PMean: Sample size for comparing two diagnostic tests

I had a client come in with a sample size question. It involved the comparison of two diagnostic tests to a gold standard. There a couple of different ways to attack the problem.

The researcher said that he could get about 100 patients, which sounds good at first blush, but it gets a bit tricky. The number of people who would have the disease, as measured by the gold standard, would be about 15% of the sample. So your estimate of sensitivity for either of the two diagnostic tests would have a denominator of 15, which is a bit small. Specificity would be much better off, because the denominator would be 85.

There’s a simple rule of thumb that can help here. When you are testing two groups on a binary outcome measure, you need about 25 to 50 events in each group in order to have adequate precision and power. Here, an event would be the number of patients who test positive or possibly the number who test negative on a particular diagnostic test, both within the group that has the disease by the gold standard and within the group that does not have the disease.

Now this is just a rule of thumb and no one got put in jail for violating a rule of thumb. But we can see a problem here right away. It is very hard to accumulate 25 to 50 positive or negative tests in the sample of 15 patients who have the disease. You might be okay, though, for the sample of 85 patients who do not have the disease, according to the gold standard.

If the sensitivity were 0.8, then a 95% confidence interval based on a denominator of 15 would have a half-width of plus/minus 0.21.


That seems much too wide. If the sensitivity were 0.6, the 95% confidence interval would have a width of plus or minus 0.26, which again seems much too wide.


Specificity, with a denominator of 85, has very good precision. The half width at a specificity of 0.6, for example would be plus/minus 0.10.

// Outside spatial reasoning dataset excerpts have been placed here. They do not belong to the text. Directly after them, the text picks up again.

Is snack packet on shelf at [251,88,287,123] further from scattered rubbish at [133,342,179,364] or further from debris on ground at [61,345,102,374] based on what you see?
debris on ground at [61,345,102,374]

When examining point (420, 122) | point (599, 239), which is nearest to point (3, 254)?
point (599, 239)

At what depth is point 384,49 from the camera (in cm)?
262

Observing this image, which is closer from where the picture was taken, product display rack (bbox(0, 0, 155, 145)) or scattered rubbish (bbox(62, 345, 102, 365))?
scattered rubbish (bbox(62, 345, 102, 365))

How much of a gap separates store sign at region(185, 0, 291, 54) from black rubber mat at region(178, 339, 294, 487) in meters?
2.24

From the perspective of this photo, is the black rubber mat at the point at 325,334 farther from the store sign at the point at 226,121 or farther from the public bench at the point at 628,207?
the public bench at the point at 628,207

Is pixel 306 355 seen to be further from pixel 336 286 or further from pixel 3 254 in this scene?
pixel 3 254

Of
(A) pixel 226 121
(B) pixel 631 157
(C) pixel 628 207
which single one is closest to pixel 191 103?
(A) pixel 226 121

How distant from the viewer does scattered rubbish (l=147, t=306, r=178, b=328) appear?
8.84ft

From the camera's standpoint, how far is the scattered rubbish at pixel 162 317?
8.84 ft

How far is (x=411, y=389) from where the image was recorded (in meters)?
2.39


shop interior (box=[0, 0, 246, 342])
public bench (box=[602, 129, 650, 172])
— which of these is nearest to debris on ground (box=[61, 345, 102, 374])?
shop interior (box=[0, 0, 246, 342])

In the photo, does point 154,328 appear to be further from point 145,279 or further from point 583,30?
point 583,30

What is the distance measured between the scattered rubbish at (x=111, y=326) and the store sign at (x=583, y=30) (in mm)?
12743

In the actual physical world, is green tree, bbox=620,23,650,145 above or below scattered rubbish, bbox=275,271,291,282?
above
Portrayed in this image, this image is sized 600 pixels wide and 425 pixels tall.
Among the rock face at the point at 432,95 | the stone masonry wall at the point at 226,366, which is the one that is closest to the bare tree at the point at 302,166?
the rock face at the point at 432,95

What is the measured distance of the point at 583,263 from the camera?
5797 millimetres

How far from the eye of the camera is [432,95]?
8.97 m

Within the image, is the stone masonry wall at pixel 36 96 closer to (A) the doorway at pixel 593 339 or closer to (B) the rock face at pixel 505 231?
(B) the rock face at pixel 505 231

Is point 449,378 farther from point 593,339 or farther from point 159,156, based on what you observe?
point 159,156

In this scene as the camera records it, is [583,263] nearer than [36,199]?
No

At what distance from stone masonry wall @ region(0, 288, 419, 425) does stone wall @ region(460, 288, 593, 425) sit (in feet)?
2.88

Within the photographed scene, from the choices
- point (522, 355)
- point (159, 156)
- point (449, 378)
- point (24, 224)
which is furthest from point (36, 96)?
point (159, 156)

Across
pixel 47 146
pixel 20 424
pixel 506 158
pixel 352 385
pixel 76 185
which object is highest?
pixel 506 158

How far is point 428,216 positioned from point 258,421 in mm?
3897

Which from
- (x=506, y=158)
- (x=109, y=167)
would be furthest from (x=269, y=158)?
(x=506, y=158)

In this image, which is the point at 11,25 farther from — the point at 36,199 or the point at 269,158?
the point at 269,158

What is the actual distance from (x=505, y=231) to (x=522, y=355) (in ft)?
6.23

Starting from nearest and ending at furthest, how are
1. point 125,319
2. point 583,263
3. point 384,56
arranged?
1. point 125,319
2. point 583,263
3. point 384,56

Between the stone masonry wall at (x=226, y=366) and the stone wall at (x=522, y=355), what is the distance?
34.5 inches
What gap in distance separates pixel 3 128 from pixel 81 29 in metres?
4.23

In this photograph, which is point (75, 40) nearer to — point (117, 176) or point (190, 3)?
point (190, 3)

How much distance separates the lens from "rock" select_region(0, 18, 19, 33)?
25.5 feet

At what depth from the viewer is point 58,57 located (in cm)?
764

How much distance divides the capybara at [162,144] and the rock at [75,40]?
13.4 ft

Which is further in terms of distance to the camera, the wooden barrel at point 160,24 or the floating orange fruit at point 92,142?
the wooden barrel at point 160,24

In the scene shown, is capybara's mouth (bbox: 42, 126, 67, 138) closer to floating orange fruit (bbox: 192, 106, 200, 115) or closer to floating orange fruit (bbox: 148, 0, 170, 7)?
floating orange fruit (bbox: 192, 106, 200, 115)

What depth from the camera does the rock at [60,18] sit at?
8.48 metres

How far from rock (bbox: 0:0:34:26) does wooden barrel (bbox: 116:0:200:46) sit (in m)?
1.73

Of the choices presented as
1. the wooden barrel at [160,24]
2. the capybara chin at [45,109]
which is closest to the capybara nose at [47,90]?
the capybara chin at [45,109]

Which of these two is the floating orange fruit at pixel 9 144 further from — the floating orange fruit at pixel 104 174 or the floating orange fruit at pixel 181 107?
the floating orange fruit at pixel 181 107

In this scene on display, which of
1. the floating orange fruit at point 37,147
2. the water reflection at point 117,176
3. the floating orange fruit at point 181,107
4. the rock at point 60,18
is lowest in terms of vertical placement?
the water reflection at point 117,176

Maybe you could live with a study that could only estimate specificity with a reasonable amount of precision. I was not thrilled with these results, though, and neither was my client.

The screenshots, by the way, come from Russ Lenth’s Java applets for power and sample size.

What about comparing the two sensitivities to one another? That might be a bit better, because you are running the both diagnostic tests on the same set of patients. That would seem to improve precision, but for a discrete outcome it is not so clear. What you want to do is test the hypothesis that the sensitivity is better for one diagnostic test versus the other. This would use McNemar’s test. I have a webpage and a newsletter article about McNemar’s test if you want a bit of background first.

How do you justify the sample size for McNemar’s test. It turns out that it depends on the sensitivity of the two tests and the degree to which they tend to agree (e.g., how often, when the first test is positive, does the second test also turn out to be positive). It helps to write out some possible scenarios.

Suppose the first diagnostic test has poor sensitivity (0.6) and the second has better sensitivity (0.8). That means that 9 patients and 12 patients with the disease would test positive under each of the two diagnostic tests, respectively.

The crosstabulation would look like


Now you have to consider how many of the observations are going to appear on the diagonal and how many are going to appear off the diagonal. You can use a bit of trial and error here. Try to put any value in the lower left corner of the crosstabulation. It has to be smaller than either 9 or 12, but it can’t be too small. Try 7.


You fill in the remaining cells so that the totals add up properly. Here’s what you see.


You could do this also for 8 instead of 7 or 6 instead of 7. If you tried 5, though, you’d end up with a cell with a negative count.

Now the power of McNemar’s test is dependent on the number of off-diagonal values. The values on the diagonal of the crosstabulation are ignored. In the crosstabulation above, the number of off-diagonal values is 7. You want to test the hypothesis that the probability is 1/2 for either of the two off-diagonal cells. It doesn’t matter which one if you are using a two-sided test. For a reasonable shift in sensitivity from 0.6 to 0.8, the off-diagonal probability would be 5/7 or 0.71. The power of a test that the hypothesized proportion is 0.5, when the proportion is actually 0.71 is very poor.


This is another of Dr. Lenth’s java applets.

You’d need to examine some of the other possibilities before you called it quits, but it is pretty apparent, either by looking at the width of the confidence intervals for sensitivity or by looking at the power of McNemar’s test for testing the difference in sensitivity between the two diagnostic tests that a total sample of 100 is likely to be too small.

If you could recruit a population where a greater proportion of patients would have the disease, as measured by the gold standard, you might be a bit better off. Perhaps not enough, though. A better solution, if the budget allows it, is to recruit more patients. You might want to strive for 400, which would give you 60 patients who have the disease, according to the gold standard.

This is just an informal set of sample size justifications, and if the client comes back with assurance that a larger sample size is in the cards, then I would run a more formal sample size justification. Still, it is interesting that the informal rule of thumb, the confidence interval calculation, and the power calculation for McNemar’s test all indicate that a total sample size of 100 is inadequate.